Architectural Artworks: +NESS

INTERVIEWED BY Lindi Brownell Meiring

We met young architects Max Melvill and Jamil Randera at the Design Indaba Emerging Creatives exhibition in February 2016.

Fascinated by their +NESS project, which looks at local buildings from around the country through colourful artworks, we caught up with duo to find out more about this fun project.

What about South Africa inspired you to start this project?

Primarily what inspires us are the cities we live in. Having come from a background in architecture, both of us see the buildings of the world not only as static elements of the built environment, but as enduring custodians of a people’s collective culture, history and memory. In this light, when we look at a building that inspires us or decide to represent a specific architectural project in one of our series, our decision or inspiration is drawn from, not only what said building might look like, or when it was built, but similarly what role it plays/had played in society and what meaning it might hold. So, in a way South Africa inspires us through its buildings.

What made you choose each architectural landmark? Did you have specific criteria?

Understanding that everyone loves something about the city they live in, we went about choosing different architectural projects that we thought would mean something to the most people. This meant choosing buildings that we think significantly contribute to the essence or ‘NESS’ of each city and in some way help define what it is to live in said place. Disa Park (often referred to as the tampon towers) is a good example of this. The scheme might not be the most beautiful sample of South African design and is by no means the most loved building in the Mother City, however it still plays a significant role in shaping one’s experience of Cape Town and dramatically contributes to its essence or ‘NESS’.

In order to generate a wide range of schemes and an interesting collection of projects we split each series into three parts.
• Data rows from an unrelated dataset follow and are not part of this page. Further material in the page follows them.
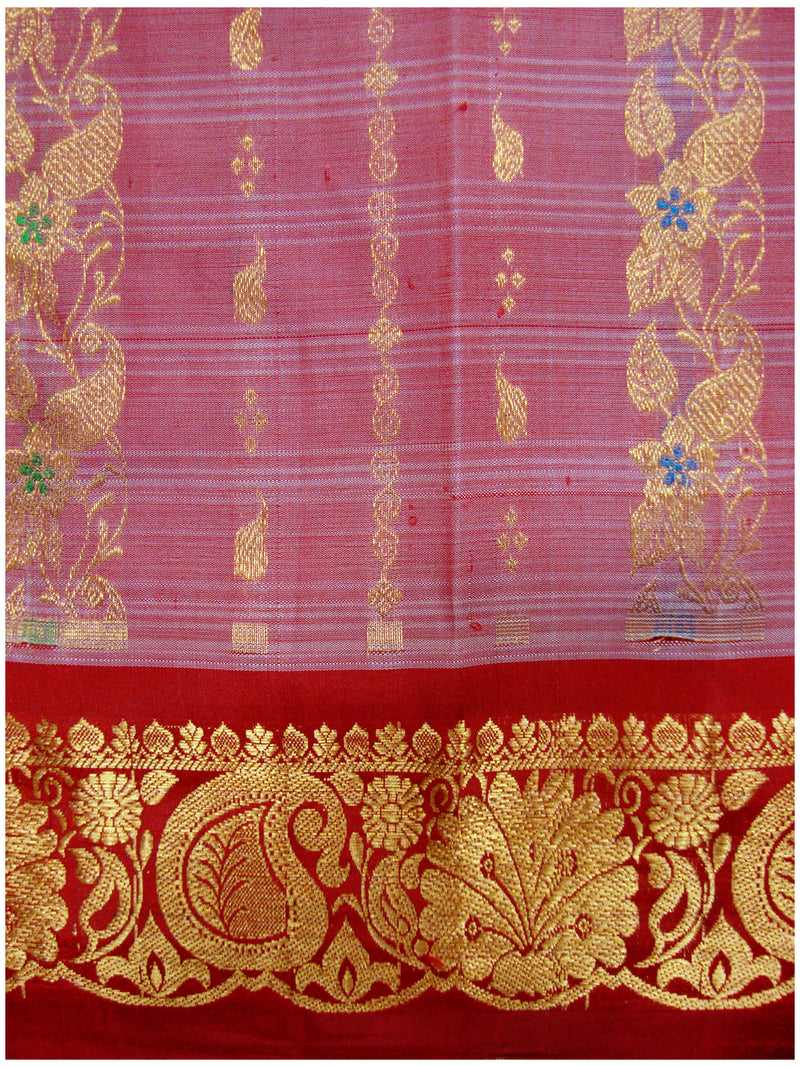 Dharmavaram Pure Silk Fancy saree Mix shades of Red and Pink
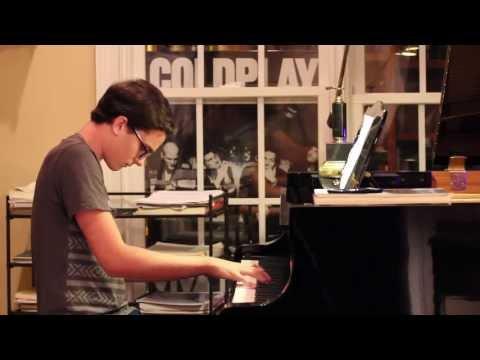 Coldplay - Mashup (Grand Piano Cover)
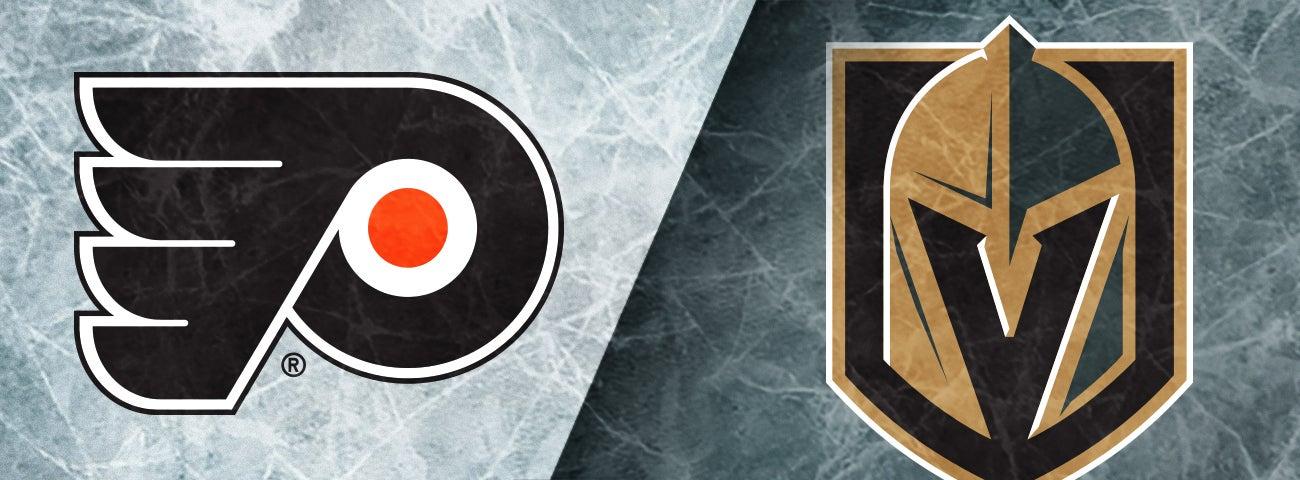 """Résultat de recherche d'images pour """"Philadelphia Flyers vs Vegas Golden Knights"""""""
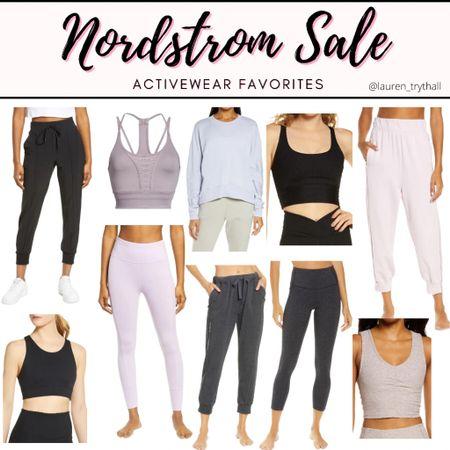 Nordstrom Sale: Activewear Favorites. Cute workout clothes, workout fit, leggings, sports bra, crop top, athletic wear, gym clothes, joggers    #LTKfit #LTKstyletip #LTKsalealert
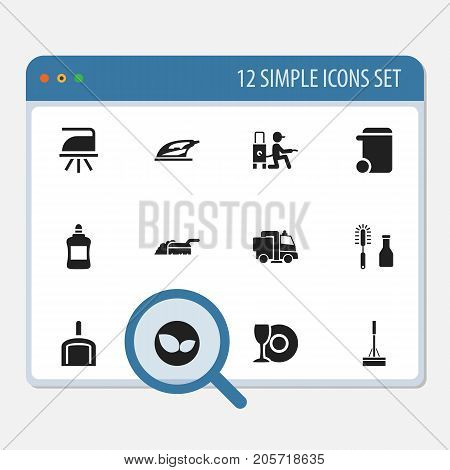 Set Of 12 Editable Cleanup Icons. Includes Symbols Such As Plate, Sweeping, Mopping And More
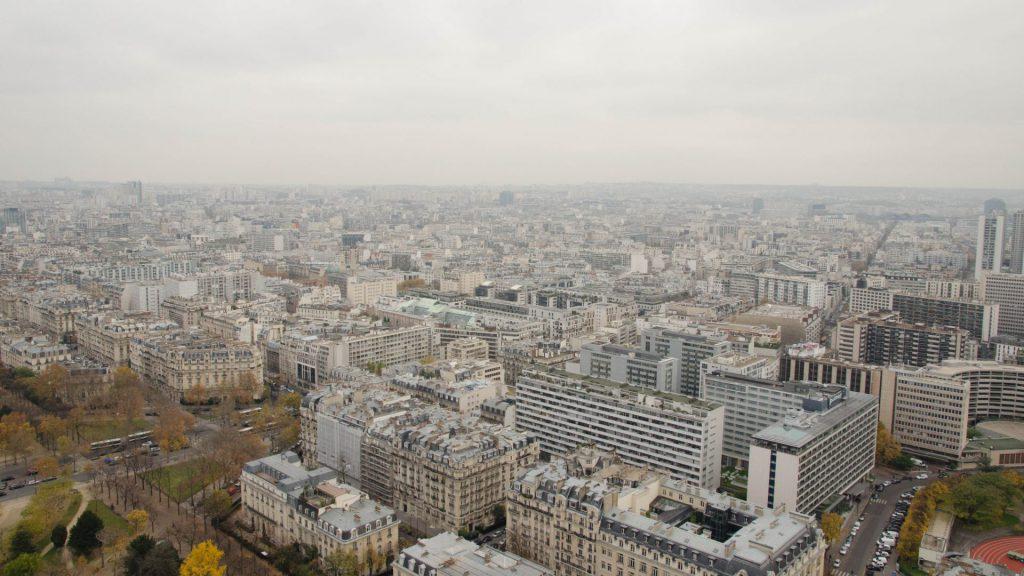Sued-Aussicht vom Eiffelturm in Paris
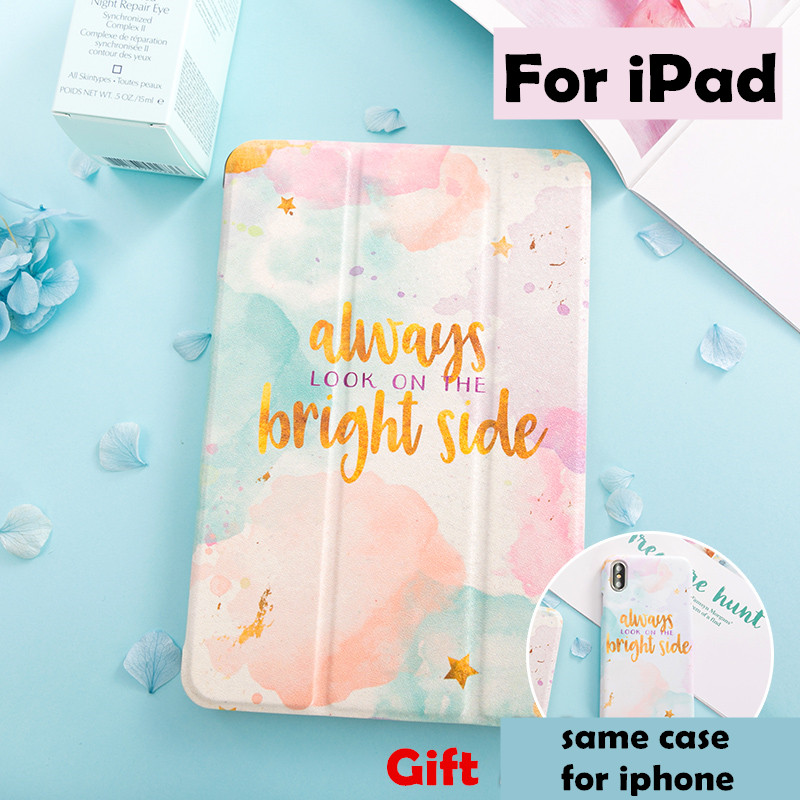 Watercolor Magnet Flip Cover case For iPad Pro 9.7 10.5 12.9 Air Air2 Mini 1 2 3 4 Tablet Case For New ipad 9.7 2017 2018 a1893 simple blue sky flip cover for ipad pro 9 7 10 5 air air2 mini 1 2 3 4 tablet case protective shell for new ipad 9 7 2017 a1822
Any chosen building had to have either a historical significance, a cultural relevance, or in some way help to define the respective city’s skyline.

Every building has an image and every building has a form. This image-based side of architecture is its easiest recognisable feature. Knowing this, we have not yet featured a building in a +NESS series that we could not redraw (with at least some resemblance) out of memory.

Which three landmarks resonate most with each of you?

Jamil: The landmarks which resonate most with me are the ones with which I share a collective memory. For example, Constitution Hill in Braamfontein (designed by OMM Design Workshop in 2004) is a place I like to visit on a regular basis, a place I can gather my thoughts.

Next would be the Cable Way Summit Station (built by Walgate and Ellsworth in 1929), which is in many ways my Cape Town equivalent to Constitution Hill, being a place where I often take time for myself. Lastly, Elliot the Cratefan (imagined by Porky Hefer in 2010) represents so much of what I believe architecture and design are about. His temporary nature, effective reuse of materials and groovy design made him a truly unique character in the city.

Max: Elliot the Cratefan. This project acts as a reminder for me not to take life or oneself too seriously. And it is great to see when people of influence understand this and support some of the more ‘fun’ initiatives around our cities. Next, the St James Beach Huts (first built in the area around 1910). I have spent many an early morning surfing at Muizenberg, so these iconic beach huts, for me, are synonymous with the good times I have have shared with friends in the ocean.

Lastly, the Watershed (designed By Wolff Architects in 2014). This project has a newfound significance for me. Having been the home of this year’s Design Indaba Emerging Creatives exhibition (a significant milestone in the +NESS story thus far), the building in some way embodies the reward of all the hard work and energy that has been put into the +NESS project by the two of us. Heinrich Wolff (the head architect behind the Watershed) was also a lecturer of ours when we studied Architecture at UCT. These personal connections with buildings are exactly what the +NESS project aims to tap into, and hearing different people’s stories and intimate attachments to the buildings we have represented so far, have been a great source of energy and satisfaction.

What’s next for this project?

We are currently working on a coffee table book for all of the cities we have represented. These books will showcase all of the illustrated buildings we have done and their respective stories. Individually the prints we make are designed to depict the character or +NESS of different buildings, but when viewed collectively, the complete series aims to uncover the +NESS of the cities that these individual buildings form a part of. Therefore, it will be nice to give people the opportunity, through the book, to view each building on its own, but still understand them as a set. This is a project we are both very excited about.

Other than that, we are going to continue trying to understand the cities of our world, one building at a time.